Closing his hand around it Mahmoud walked slowly to the bed and allowed himself to collapse onto it one more time. He slept there again that night and when he woke up, even though it was pitch black outside, he thought it was a beautiful spring day and he was fifteen and going to his very first art show.


He walked back slowly, almost reluctantly, and promised himself he would memorize every corner and every shadow and every stain. Walking though the streets without a lamp was very strange to him now and he felt almost frightened, but when he walked past the small antique shop an old wrinkled hand was waved just as usual Mahmoud decided that there was still sense in the world.
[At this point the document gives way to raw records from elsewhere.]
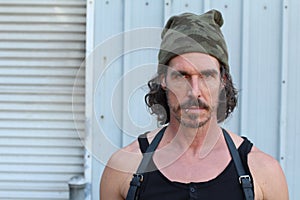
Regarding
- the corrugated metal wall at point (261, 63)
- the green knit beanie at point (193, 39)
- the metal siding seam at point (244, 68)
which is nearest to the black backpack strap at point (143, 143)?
the green knit beanie at point (193, 39)

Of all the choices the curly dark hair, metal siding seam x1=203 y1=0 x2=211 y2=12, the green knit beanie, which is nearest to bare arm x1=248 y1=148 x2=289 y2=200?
the curly dark hair

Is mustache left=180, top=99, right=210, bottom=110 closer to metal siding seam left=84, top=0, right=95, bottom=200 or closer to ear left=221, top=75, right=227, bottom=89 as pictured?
ear left=221, top=75, right=227, bottom=89

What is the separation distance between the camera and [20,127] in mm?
1844

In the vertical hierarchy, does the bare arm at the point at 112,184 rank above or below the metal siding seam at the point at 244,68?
below

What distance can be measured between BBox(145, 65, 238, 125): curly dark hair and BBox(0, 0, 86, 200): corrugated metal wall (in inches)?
25.6

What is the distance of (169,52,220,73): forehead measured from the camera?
1.01 m

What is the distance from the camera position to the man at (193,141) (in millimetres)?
1018

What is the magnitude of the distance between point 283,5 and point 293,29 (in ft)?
0.34

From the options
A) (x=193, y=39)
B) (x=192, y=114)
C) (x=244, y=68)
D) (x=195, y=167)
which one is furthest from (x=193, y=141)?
(x=244, y=68)

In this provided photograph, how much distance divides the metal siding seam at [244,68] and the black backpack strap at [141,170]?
614mm

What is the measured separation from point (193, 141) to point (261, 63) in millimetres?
698

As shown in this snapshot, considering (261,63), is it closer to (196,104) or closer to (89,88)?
(89,88)

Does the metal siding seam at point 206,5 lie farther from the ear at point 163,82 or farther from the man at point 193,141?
the ear at point 163,82

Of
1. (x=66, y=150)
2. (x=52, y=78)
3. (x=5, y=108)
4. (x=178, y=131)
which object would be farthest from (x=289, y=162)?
(x=5, y=108)
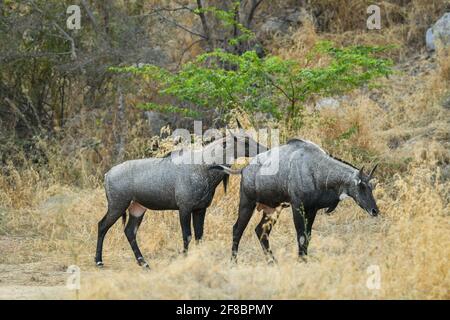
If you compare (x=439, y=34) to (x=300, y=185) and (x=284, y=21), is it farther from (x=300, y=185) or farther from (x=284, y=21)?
(x=300, y=185)

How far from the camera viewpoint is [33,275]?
36.2 feet

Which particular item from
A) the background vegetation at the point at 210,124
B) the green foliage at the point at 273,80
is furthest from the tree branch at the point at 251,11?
the green foliage at the point at 273,80

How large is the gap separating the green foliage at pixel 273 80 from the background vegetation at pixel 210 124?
4cm

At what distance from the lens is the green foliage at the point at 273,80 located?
14367 millimetres

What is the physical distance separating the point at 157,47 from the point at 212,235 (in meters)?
7.20

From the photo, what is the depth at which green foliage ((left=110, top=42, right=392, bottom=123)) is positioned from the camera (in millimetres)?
14367

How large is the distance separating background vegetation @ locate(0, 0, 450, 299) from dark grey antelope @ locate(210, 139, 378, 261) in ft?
1.22

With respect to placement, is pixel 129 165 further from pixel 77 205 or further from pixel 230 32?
pixel 230 32

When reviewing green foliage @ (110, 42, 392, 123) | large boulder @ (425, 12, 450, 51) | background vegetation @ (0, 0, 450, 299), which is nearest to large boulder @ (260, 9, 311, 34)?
background vegetation @ (0, 0, 450, 299)

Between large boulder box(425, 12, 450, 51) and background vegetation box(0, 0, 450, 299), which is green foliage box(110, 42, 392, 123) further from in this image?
large boulder box(425, 12, 450, 51)

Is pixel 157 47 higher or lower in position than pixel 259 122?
higher

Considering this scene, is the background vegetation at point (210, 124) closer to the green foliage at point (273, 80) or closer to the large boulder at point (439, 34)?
the green foliage at point (273, 80)

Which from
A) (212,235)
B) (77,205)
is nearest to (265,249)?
(212,235)

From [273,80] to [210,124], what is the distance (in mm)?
3951
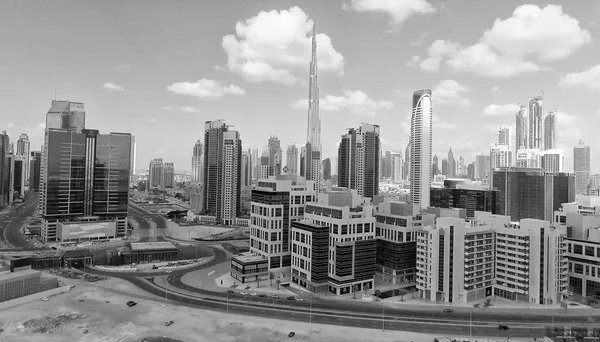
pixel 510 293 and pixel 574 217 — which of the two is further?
pixel 574 217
He almost ran now and soon he was tearing up the stairs and through the door to the flat, kneeling beside Hannah’s sobbing form. “What are you doing?” his voice cracked and his mind flew back to the argument and the way he had left so abruptly. Could someone have possibly said something to hurt her? None of them would be stupid enough to hold prejudice because of her magic…at least he didn’t think they would.


“I told her you were the last person that would hate her for being as stupid as Jeremiah but the stubborn girl wouldn’t listen!” Emmett offered.


“What?” Mahmoud felt like he was missing some essential part of the logic as he looked at her tear-streaked face.


“How could I hate the strongest person I ever knew for being just that?”


“But I’m a witch!” she screamed, “And you’re…you’re religious and you don’t believe in it and what they’re doing is disgusting and I shouldn’t have pretended to be a…”


“You didn’t pretend to be anything, Hannah, and I don’t bloody care about all that, because that’s not what it’s about. It’s about you choosing not to hurt anything over glory and power and everything you ever knew.”


He gulped and took it out of his pocket with sweaty hands, but that was the end of his bloody romantic trip. Mahmoud’s mouth clamped shut and it wouldn’t open again for several minutes no matter how much he tried. He felt his face get hot and ducked his head, but the small golden ring that he had seen on his mother’s finger on happy spring evenings was lying exposed in his palm.


“I think the poncy artist is trying to propose, Hannah!”